Learning Outcomes
Students will be able to...
- Describe where temperature data comes from and how scientists use this data to identify climate trends
- Interpret data visualizations to describe and identify trends in messy, real data
- Use data to make logical predictions of future conditions
Students will understand…
- Changes in ecosystems around us are local instances of global patterns of change.
- Scientists use data to investigate a question you have about a phenomenon.
- Data can be represented and organized in different ways in order to answer different questions or reveal new information.
- Using data to understand a phenomenon involves being able to read and make sense of data representations (tables, graphs, maps, etc) and models.
- We represent data in a combination of graphs and maps to show ecosystem change in both time and space, and we use models to think into the future.
Time Estimate
1 to 3 class periods
Audience
5-8
Standards Alignment
- Next Generation Science Standards (NGSS): CCC 7
- Next Generation Science Standards (NGSS): SEP 4
- Next Generation Science Standards (NGSS): MS-ESS3-3
- Common Core: Standards for Mathematical Practice: Construct viable arguments and critique the reasoning of others.

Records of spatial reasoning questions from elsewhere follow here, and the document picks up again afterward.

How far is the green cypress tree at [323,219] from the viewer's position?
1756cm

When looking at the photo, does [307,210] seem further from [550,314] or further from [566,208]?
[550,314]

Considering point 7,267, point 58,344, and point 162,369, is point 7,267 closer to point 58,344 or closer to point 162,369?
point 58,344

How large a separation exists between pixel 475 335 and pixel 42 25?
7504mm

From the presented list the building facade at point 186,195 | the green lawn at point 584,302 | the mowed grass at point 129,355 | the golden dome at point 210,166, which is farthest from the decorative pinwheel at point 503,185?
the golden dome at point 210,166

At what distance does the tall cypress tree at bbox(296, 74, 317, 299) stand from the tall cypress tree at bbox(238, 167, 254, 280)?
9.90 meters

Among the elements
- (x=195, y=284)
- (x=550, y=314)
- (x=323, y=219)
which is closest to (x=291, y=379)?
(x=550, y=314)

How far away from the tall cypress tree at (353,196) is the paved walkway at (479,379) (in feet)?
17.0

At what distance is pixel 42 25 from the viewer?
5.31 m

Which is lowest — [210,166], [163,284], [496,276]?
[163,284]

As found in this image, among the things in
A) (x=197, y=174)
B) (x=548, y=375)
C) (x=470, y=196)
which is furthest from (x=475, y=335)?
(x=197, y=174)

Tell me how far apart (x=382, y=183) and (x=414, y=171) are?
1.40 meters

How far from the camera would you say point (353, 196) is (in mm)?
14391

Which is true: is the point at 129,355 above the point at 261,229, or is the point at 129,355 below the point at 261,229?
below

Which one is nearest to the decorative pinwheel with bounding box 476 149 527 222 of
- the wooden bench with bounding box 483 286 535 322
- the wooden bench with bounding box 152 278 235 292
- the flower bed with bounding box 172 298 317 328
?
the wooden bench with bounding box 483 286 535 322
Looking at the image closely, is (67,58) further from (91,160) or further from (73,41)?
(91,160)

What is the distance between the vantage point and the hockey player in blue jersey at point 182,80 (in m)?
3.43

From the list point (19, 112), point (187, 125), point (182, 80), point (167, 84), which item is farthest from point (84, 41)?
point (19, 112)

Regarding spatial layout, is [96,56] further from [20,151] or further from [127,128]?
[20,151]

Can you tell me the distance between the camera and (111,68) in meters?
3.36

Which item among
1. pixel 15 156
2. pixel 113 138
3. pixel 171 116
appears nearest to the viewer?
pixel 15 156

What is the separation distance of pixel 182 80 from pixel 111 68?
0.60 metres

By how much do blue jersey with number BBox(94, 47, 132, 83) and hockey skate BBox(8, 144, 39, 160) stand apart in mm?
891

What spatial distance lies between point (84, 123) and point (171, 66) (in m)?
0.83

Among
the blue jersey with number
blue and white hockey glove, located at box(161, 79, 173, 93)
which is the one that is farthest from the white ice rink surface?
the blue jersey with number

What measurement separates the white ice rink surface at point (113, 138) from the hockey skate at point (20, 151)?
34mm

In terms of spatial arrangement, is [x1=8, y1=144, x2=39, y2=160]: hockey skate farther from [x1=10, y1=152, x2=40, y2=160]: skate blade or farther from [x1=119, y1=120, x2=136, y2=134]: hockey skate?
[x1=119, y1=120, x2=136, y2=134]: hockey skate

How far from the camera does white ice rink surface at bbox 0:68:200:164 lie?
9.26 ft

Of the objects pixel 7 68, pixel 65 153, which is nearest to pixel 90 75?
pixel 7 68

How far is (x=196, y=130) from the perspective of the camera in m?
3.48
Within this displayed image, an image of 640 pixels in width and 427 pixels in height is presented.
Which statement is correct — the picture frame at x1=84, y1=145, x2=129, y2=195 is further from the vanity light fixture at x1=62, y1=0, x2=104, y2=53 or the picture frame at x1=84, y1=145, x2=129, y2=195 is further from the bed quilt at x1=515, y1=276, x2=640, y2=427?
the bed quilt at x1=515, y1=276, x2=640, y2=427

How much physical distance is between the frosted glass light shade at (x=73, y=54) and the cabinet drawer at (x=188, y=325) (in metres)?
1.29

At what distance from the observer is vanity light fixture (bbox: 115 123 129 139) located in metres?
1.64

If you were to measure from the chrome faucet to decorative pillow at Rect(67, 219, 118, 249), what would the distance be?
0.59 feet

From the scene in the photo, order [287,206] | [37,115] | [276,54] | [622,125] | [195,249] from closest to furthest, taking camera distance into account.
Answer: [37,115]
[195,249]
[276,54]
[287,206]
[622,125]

- Common Core: Grade 6 - Statistics & Probability: Develop understanding of statistical variability
This module was developed to prepare students for their LabVenture experience though it can be used in many contexts to introduce climate change and support students' data skills and understandings.
Students will need laptops, chromebooks, or ipads and internet connection to explore the data. If devices are not available the maps and graphs can be printed ahead of time.
Lesson 1: Global Trends
Students use data to explore how global temperature is changing over time and develop strategies for identifying trends in data.
Lesson 2: Regional Trends
Students explore how climate and climate change vary from region to region. Students work with climate data from the Northeast and develop strategies and habits of mind for analyzing and interpreting large and messy data.